Gov. Jerry Brown's dog, Sutter, went out on the campaign trail to drum… (Robert Gauthier / Los Angeles…)
Wait, that’s it? The election’s over?
Here we get all prepared for recounts -- in perhaps Ohio and Florida and Virginia; or challenges because of election irregularities; or even, gasp, a tie in the electoral college, with all that that would mean; and in the end, President Obama just … wins.
Just like that. Just like it always happens (OK, sorry, Al Gore.)
PHOTOS: America votes
Gee, that was, well, easy.
So who are the big winners? There’s Obama, naturally. Although is it really such a victory when it means you get to spend the next four years fighting with John Boehner and Eric Cantor and Paul Ryan? I mean, Air Force One and Camp David are nice, but c'mon.

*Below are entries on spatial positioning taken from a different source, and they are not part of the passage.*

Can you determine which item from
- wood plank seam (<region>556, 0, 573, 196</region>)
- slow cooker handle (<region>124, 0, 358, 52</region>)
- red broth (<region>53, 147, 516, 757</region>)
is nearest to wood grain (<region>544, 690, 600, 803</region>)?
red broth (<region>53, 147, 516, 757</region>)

Then there’s Gov. Jerry Brown, who managed to get his Proposition 30 tax increase measure passed, despite pundits saying he didn’t campaign hard enough blah blah blah. (Of course, maybe they were right; perhaps it was putting his dog, Sutter, out on the stump that did it.)
And for really big winners, you have to like California’s Democrats, who are poised to gain a two-thirds majority in both houses of the Legislature. The last time one party held that distinction? 1933.
Then there are the -- oh, losers is such a harsh word -- let’s call them the runners-up.
Mitt Romney, of course. Although look at it this way: Are you really a loser -- sorry, runner up -- if you are missing the chance to spend the next four years trying to fix the country’s many ills while dealing with a bunch of radicals on Capitol Hill? Frankly, that beach house in La Jolla isn’t a bad second to the White House.
No, I’d say the biggest runners-up -- on second thought, these would certainly qualify as losers -- would be the Republican-linked “super PACs” and their donors, who went all-in on red to the tune of millions of dollars, and came up craps.
How bad was it? Well, if you watched Karl Rove melt down Tuesday night when Fox News called Ohio for Obama, you know. It reminded me of the scene in “The Godfather” when former Corleone family member "Sal" Tessio realizes he’s bet on the wrong guy in the wake of the old don’s death.
In California, Molly Munger knows the feeling too, having sunk $47 million or so into her losing tax proposition. My message to Molly: The next time you feel the need to blow that much money on schoolchildren, call me; my son's tuition bill is coming due soon.
Though that’s just money. On a more, ahem, personal level, porn actors are feeling a little pinched after Los Angeles County voters approved Measure B, which requires, among other things, that adult film actors use condoms on the set.
But on balance, if you want the biggest winner from Tuesday’s vote, it may well be Nate Silver, the New York Times’ election/statistician/uber-blogger. Though conservative commentators, including L.A. Times’ Op-Ed columnist Jonah Goldberg, were seemingly unimpressed by his skills in the run-up to the election, it turned out that Silver not only talked the talk but walked the walk.
How big is Silver? Here's what Megan Garber of the Atlantic wrote Wednesday:
The FiveThirtyEight blog, The New Republic reported this afternoon, accounted for a whopping 71 percent of all politics visits to The New York Times last week. And it's accounted for somewhere between 10 and 20 percent of politics visits in the weeks leading up to the current electoral finale. Yesterday, in the T-minus-one-day furor, 20 percent of all visits to all of nytimes.com -- the sixth-most-trafficked news site in the United States -- went to Silver's blog.
Which makes me think that we may see Mr. Silver's face cropping up quite a bit on the "Rich Kids of Instagram" website.
And that really leaves me with just one question.
Nate, what numbers do you like in this week’s Super Lotto drawing?
Hey, c’mon. There’s no reason we can’t all be winners.